Mnemosyne is a zero-dependency AI memory layer that gives any agent persistent, searchable memory backed by a single SQLite file. It uses a 3-tier BEAM architecture (working memory, episodic memory, and a temporal TripleStore) to store and retrieve facts without requiring Postgres, Docker, or any external vector database. It ships with a built-in MCP server, a Python SDK, and integration guides for Cursor, Claude Code, Codex CLI, Windsurf, OpenWebUI, and OpenClaw.

### How do I install and start using Mnemosyne?

Run `pip install mnemosyne-memory` for the base install, or `pip install "mnemosyne-memory[all]"` to include vector search and the full MCP server. For MCP-based tools like Cursor or Claude Code, add a one-line JSON block pointing to the `mnemosyne mcp` command in the platform's MCP config file. For Python agents, import `remember` and `recall` directly from the `mnemosyne` package and call them anywhere in your agent loop.

### Is Mnemosyne free and open source?

Yes, Mnemosyne is released under the MIT license with no paid tiers mentioned in the sources. It is fully self-hostable and requires no cloud account or subscription. The optional sync server can be run on your own infrastructure (Docker, bare metal, or Fly.io).

### What is Mnemosyne best suited for?

Mnemosyne is best for agent developers who need persistent cross-session memory without spinning up cloud infrastructure. It excels in local-first setups where all data must stay on-device, in MCP-native workflows (Cursor, Claude Code, Codex), and in scenarios where episodic compression and a temporal knowledge graph add real value. Per the README, it supports 8+ agent platforms out of the box.

### How does Mnemosyne compare to mem0, Honcho, or ChromaDB?
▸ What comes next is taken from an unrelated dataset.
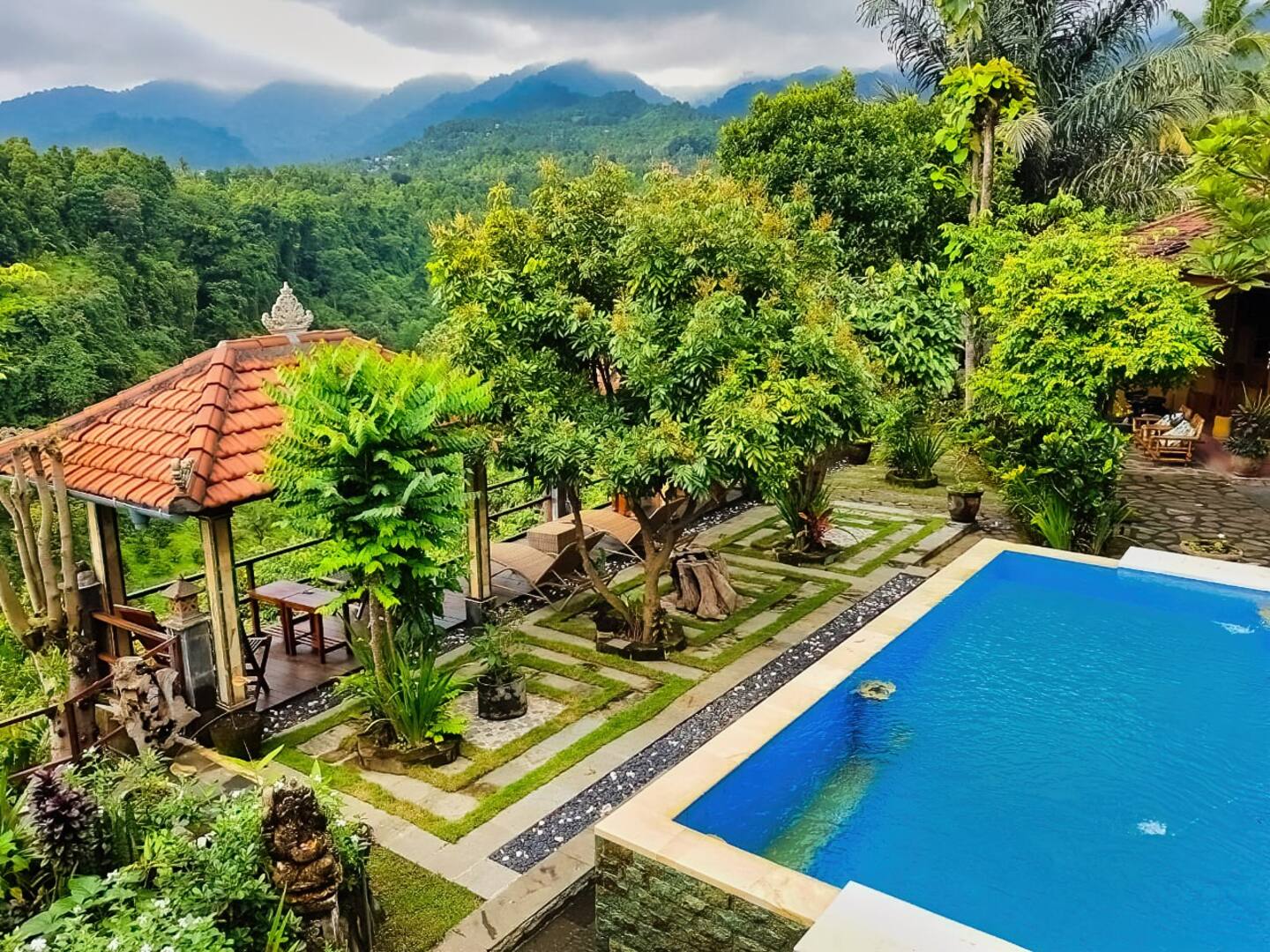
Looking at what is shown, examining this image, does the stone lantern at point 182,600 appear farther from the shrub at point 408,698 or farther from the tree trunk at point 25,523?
the shrub at point 408,698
Mnemosyne is the only option in the comparison table that is local-first, zero-dependency, has a built-in MCP server, and is MIT-licensed, all at once. mem0 requires Qdrant or Postgres and scored 49% on LongMemEval vs. Mnemosyne's 98.9%; Honcho requires Postgres plus three LLMs and is AGPL-licensed; ChromaDB is a vector database only and has no memory architecture. The main area where Mnemosyne trails is raw BEAM end-to-end QA, where Hindsight scores 73.4% vs. Mnemosyne's 65.2% at the 100K scale, per the README benchmark table.

### What are the main limitations or risks of using Mnemosyne?
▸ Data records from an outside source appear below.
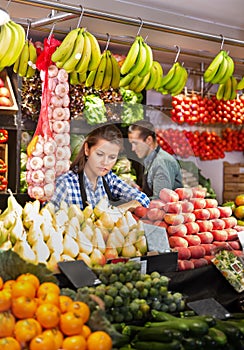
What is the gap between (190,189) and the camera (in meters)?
3.32

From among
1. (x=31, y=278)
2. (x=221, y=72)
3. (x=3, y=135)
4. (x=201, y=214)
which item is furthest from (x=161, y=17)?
(x=31, y=278)

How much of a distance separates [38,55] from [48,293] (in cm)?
238

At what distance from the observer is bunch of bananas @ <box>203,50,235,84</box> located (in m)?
4.21

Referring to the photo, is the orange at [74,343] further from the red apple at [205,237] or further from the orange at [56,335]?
the red apple at [205,237]

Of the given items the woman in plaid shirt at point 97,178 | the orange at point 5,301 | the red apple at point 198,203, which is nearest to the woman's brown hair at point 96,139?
the woman in plaid shirt at point 97,178

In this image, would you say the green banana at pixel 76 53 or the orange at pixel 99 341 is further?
the green banana at pixel 76 53

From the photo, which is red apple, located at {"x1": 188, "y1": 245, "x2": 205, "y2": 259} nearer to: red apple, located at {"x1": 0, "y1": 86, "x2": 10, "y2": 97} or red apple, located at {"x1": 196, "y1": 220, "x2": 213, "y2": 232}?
red apple, located at {"x1": 196, "y1": 220, "x2": 213, "y2": 232}

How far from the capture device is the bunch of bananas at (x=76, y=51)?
356 centimetres

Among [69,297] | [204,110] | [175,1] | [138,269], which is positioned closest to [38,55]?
[175,1]

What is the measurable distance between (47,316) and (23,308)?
0.09m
The BEAM retrieval recall@10 is reported as 20% flat across all dataset scales in the README's retrieval table, which means the system may not surface every relevant memory in a single query pass. Benchmark figures are self-reported and should be treated as directional until independently replicated. Vector search is an optional extra (`[all]`), so the base install falls back to keyword-only retrieval. Finally, the README notes that users are solely responsible for the content they store, and sync encryption must be explicitly enabled.